There's been a well known trend in betting circles for decades that the underdog fares well in games Musberger calls, for whatever reason. I generally scoff at that type of thing but when you see the list broken down, it's kind of remarkable.
BTW, the best current segment on TV is Scott Van Pelt with the bad beats on Monday Night Sportscenter. Too bad they don't have an occasional historical segment...the all time bad beats. I could supply plenty, like the time I had a PGA golfer with an 18 shot lead in a head to head matchup with 6 holes remaining in the final round, and lost the bet.
I have no idea why Canes fans have so much animosity toward Musberger, other than on this site the loud SAM ranting conventional wisdom is a necessity, to fit in with fellow ranters. Musberger always demonstrated a semi-awe toward the Canes in their glory years. Instead of questioning whether Andre Brown actually caught the ball on 4th down against Notre Dame in 1988, Musberger immediately gushed, "Aren't they something...?"
He did err in believing Cleveland Gary fumbled the ball earlier in the 4th quarter. But if you have followed his career he almost always thinks the borderline plays of that are fumbles. It's been consistent for 40+ years.

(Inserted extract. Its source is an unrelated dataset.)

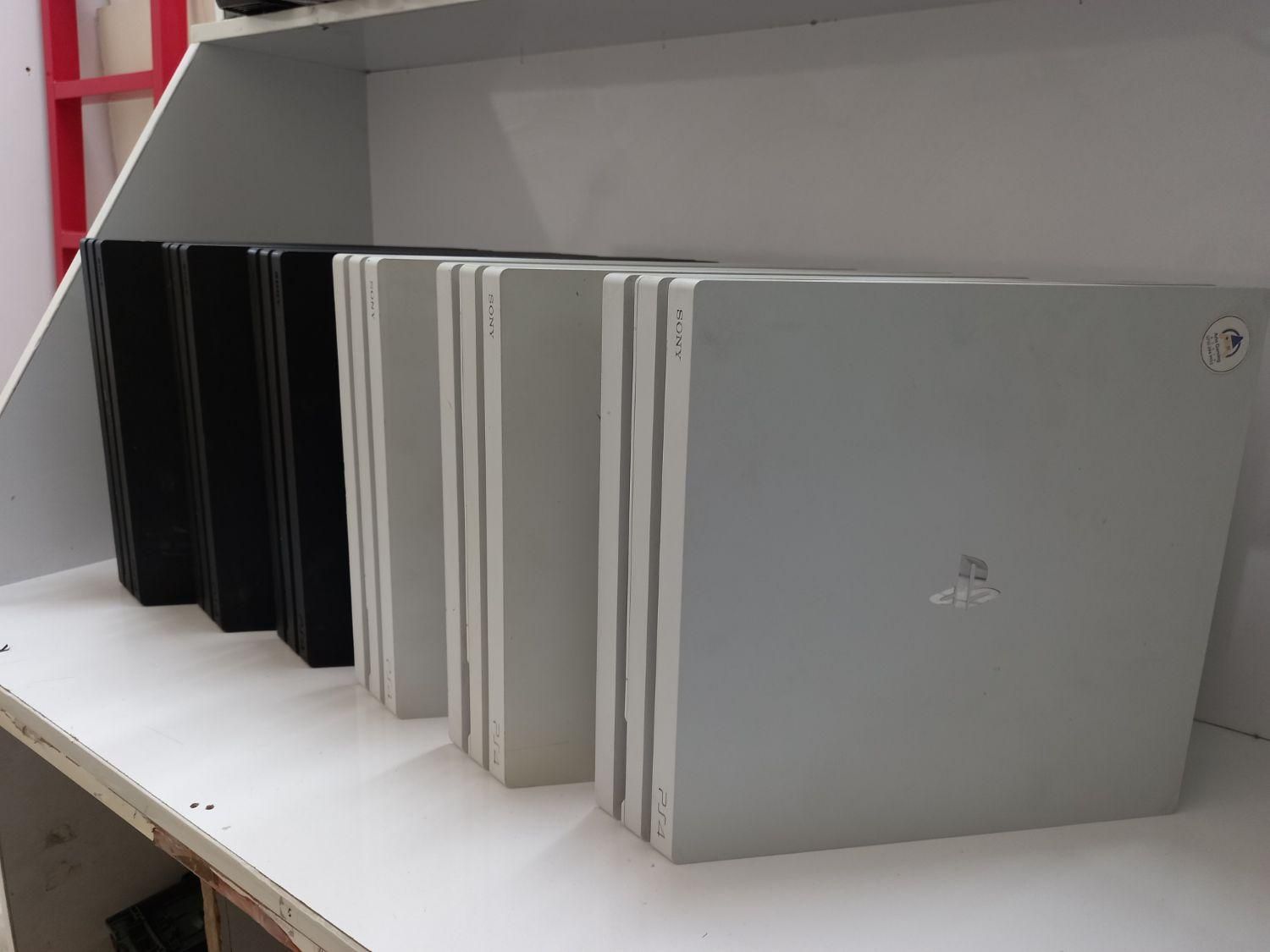 ps4 پرو+ بازی رایگان|کنسول، بازی ویدئویی و آنلاین|تهران, نواب|دیوار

There were several other games in which Musberger gave Miami the benefit of a doubt long after the outcome was decided in the other team's favor.
I appreciate that Musberger transitioned into college football announcing prominence later in his career after being associated with the NFL earlier. But I'll always remember him primarily for those NFL Today shows in the '70s, and the dramatic, "You're looking live..." intro. The pregame shows were as anticipated as the games in those days, since you had so many commanding personalities in the booth. The NFL Today intro was topped only by the Cosell Monday Night Football intro.